# [INFORMATION PROVIDED]
..........
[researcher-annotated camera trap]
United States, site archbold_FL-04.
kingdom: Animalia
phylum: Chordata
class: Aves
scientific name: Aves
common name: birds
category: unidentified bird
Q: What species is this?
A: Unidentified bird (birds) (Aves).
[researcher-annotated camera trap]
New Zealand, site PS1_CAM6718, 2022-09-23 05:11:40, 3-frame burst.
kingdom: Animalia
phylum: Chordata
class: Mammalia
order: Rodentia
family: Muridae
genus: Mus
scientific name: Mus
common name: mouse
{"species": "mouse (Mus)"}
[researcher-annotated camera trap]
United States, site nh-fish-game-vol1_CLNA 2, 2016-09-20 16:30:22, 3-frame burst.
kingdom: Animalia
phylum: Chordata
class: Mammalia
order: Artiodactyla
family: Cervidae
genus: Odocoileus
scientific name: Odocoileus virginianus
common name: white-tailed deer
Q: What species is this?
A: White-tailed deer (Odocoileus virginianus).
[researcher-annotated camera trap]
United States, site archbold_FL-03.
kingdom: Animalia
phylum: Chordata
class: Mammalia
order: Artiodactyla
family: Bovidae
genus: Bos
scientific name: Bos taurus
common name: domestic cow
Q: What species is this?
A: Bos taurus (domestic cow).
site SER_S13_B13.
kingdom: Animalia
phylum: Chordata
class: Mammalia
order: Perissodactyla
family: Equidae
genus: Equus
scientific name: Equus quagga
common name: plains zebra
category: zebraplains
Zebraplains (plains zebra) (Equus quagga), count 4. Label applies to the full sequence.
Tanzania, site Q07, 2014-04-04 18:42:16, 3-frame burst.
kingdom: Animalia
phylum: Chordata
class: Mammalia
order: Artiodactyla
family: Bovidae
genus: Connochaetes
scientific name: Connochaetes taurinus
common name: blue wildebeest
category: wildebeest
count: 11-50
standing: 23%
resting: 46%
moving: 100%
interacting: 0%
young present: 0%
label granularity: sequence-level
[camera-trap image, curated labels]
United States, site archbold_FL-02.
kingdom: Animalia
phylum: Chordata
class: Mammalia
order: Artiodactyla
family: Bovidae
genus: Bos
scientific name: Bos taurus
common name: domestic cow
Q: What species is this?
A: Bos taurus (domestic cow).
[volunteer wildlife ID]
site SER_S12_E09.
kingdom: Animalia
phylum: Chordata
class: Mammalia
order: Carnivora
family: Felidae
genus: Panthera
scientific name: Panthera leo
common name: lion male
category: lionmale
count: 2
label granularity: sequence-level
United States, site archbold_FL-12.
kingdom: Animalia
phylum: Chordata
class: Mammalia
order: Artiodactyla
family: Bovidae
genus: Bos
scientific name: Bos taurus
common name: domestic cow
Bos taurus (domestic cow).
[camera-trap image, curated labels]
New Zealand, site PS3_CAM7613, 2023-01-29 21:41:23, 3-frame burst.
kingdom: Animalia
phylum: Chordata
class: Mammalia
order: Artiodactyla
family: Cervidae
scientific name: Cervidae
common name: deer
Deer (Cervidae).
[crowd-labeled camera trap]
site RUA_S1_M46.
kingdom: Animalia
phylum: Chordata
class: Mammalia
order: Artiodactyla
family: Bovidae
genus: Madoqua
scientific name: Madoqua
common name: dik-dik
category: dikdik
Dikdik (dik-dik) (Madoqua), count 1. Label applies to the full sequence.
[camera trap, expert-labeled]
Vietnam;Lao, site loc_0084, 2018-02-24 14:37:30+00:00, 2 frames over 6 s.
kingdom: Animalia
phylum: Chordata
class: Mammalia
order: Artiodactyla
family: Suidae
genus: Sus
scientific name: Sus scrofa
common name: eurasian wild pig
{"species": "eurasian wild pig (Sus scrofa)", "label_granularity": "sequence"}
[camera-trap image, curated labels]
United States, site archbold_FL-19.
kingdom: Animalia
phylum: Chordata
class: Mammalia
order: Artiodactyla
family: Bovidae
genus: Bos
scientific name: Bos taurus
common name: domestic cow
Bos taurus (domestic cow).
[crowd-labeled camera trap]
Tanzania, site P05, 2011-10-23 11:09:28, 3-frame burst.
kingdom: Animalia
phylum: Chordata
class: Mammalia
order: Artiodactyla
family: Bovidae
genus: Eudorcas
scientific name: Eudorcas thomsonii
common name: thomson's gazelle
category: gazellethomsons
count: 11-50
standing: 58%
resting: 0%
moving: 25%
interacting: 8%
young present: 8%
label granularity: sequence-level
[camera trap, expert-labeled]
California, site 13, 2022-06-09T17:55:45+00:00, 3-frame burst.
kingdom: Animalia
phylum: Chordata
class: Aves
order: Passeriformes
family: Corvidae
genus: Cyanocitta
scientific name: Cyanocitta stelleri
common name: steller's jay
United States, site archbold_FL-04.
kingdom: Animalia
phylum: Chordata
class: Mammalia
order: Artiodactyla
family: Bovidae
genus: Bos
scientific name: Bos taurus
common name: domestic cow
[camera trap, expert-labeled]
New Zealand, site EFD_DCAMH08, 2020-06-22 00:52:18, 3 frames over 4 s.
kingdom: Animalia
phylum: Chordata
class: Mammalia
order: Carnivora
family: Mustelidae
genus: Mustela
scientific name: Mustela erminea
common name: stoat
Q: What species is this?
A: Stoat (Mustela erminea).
..........
# [EXERCISE INSTRUCTIONS]
Please write out all of the records above, character for character.

# [SOLVED EXERCISE]
[researcher-annotated camera trap]
United States, site archbold_FL-04.
kingdom: Animalia
phylum: Chordata
class: Aves
scientific name: Aves
common name: birds
category: unidentified bird
Q: What species is this?
A: Unidentified bird (birds) (Aves).
[researcher-annotated camera trap]
New Zealand, site PS1_CAM6718, 2022-09-23 05:11:40, 3-frame burst.
kingdom: Animalia
phylum: Chordata
class: Mammalia
order: Rodentia
family: Muridae
genus: Mus
scientific name: Mus
common name: mouse
{"species": "mouse (Mus)"}
[researcher-annotated camera trap]
United States, site nh-fish-game-vol1_CLNA 2, 2016-09-20 16:30:22, 3-frame burst.
kingdom: Animalia
phylum: Chordata
class: Mammalia
order: Artiodactyla
family: Cervidae
genus: Odocoileus
scientific name: Odocoileus virginianus
common name: white-tailed deer
Q: What species is this?
A: White-tailed deer (Odocoileus virginianus).
[researcher-annotated camera trap]
United States, site archbold_FL-03.
kingdom: Animalia
phylum: Chordata
class: Mammalia
order: Artiodactyla
family: Bovidae
genus: Bos
scientific name: Bos taurus
common name: domestic cow
Q: What species is this?
A: Bos taurus (domestic cow).
site SER_S13_B13.
kingdom: Animalia
phylum: Chordata
class: Mammalia
order: Perissodactyla
family: Equidae
genus: Equus
scientific name: Equus quagga
common name: plains zebra
category: zebraplains
Zebraplains (plains zebra) (Equus quagga), count 4. Label applies to the full sequence.
Tanzania, site Q07, 2014-04-04 18:42:16, 3-frame burst.
kingdom: Animalia
phylum: Chordata
class: Mammalia
order: Artiodactyla
family: Bovidae
genus: Connochaetes
scientific name: Connochaetes taurinus
common name: blue wildebeest
category: wildebeest
count: 11-50
standing: 23%
resting: 46%
moving: 100%
interacting: 0%
young present: 0%
label granularity: sequence-level
[camera-trap image, curated labels]
United States, site archbold_FL-02.
kingdom: Animalia
phylum: Chordata
class: Mammalia
order: Artiodactyla
family: Bovidae
genus: Bos
scientific name: Bos taurus
common name: domestic cow
Q: What species is this?
A: Bos taurus (domestic cow).
[volunteer wildlife ID]
site SER_S12_E09.
kingdom: Animalia
phylum: Chordata
class: Mammalia
order: Carnivora
family: Felidae
genus: Panthera
scientific name: Panthera leo
common name: lion male
category: lionmale
count: 2
label granularity: sequence-level
United States, site archbold_FL-12.
kingdom: Animalia
phylum: Chordata
class: Mammalia
order: Artiodactyla
family: Bovidae
genus: Bos
scientific name: Bos taurus
common name: domestic cow
Bos taurus (domestic cow).
[camera-trap image, curated labels]
New Zealand, site PS3_CAM7613, 2023-01-29 21:41:23, 3-frame burst.
kingdom: Animalia
phylum: Chordata
class: Mammalia
order: Artiodactyla
family: Cervidae
scientific name: Cervidae
common name: deer
Deer (Cervidae).
[crowd-labeled camera trap]
site RUA_S1_M46.
kingdom: Animalia
phylum: Chordata
class: Mammalia
order: Artiodactyla
family: Bovidae
genus: Madoqua
scientific name: Madoqua
common name: dik-dik
category: dikdik
Dikdik (dik-dik) (Madoqua), count 1. Label applies to the full sequence.
[camera trap, expert-labeled]
Vietnam;Lao, site loc_0084, 2018-02-24 14:37:30+00:00, 2 frames over 6 s.
kingdom: Animalia
phylum: Chordata
class: Mammalia
order: Artiodactyla
family: Suidae
genus: Sus
scientific name: Sus scrofa
common name: eurasian wild pig
{"species": "eurasian wild pig (Sus scrofa)", "label_granularity": "sequence"}
[camera-trap image, curated labels]
United States, site archbold_FL-19.
kingdom: Animalia
phylum: Chordata
class: Mammalia
order: Artiodactyla
family: Bovidae
genus: Bos
scientific name: Bos taurus
common name: domestic cow
Bos taurus (domestic cow).
[crowd-labeled camera trap]
Tanzania, site P05, 2011-10-23 11:09:28, 3-frame burst.
kingdom: Animalia
phylum: Chordata
class: Mammalia
order: Artiodactyla
family: Bovidae
genus: Eudorcas
scientific name: Eudorcas thomsonii
common name: thomson's gazelle
category: gazellethomsons
count: 11-50
standing: 58%
resting: 0%
moving: 25%
interacting: 8%
young present: 8%
label granularity: sequence-level
[camera trap, expert-labeled]
California, site 13, 2022-06-09T17:55:45+00:00, 3-frame burst.
kingdom: Animalia
phylum: Chordata
class: Aves
order: Passeriformes
family: Corvidae
genus: Cyanocitta
scientific name: Cyanocitta stelleri
common name: steller's jay
United States, site archbold_FL-04.
kingdom: Animalia
phylum: Chordata
class: Mammalia
order: Artiodactyla
family: Bovidae
genus: Bos
scientific name: Bos taurus
common name: domestic cow
[camera trap, expert-labeled]
New Zealand, site EFD_DCAMH08, 2020-06-22 00:52:18, 3 frames over 4 s.
kingdom: Animalia
phylum: Chordata
class: Mammalia
order: Carnivora
family: Mustelidae
genus: Mustela
scientific name: Mustela erminea
common name: stoat
Q: What species is this?
A: Stoat (Mustela erminea).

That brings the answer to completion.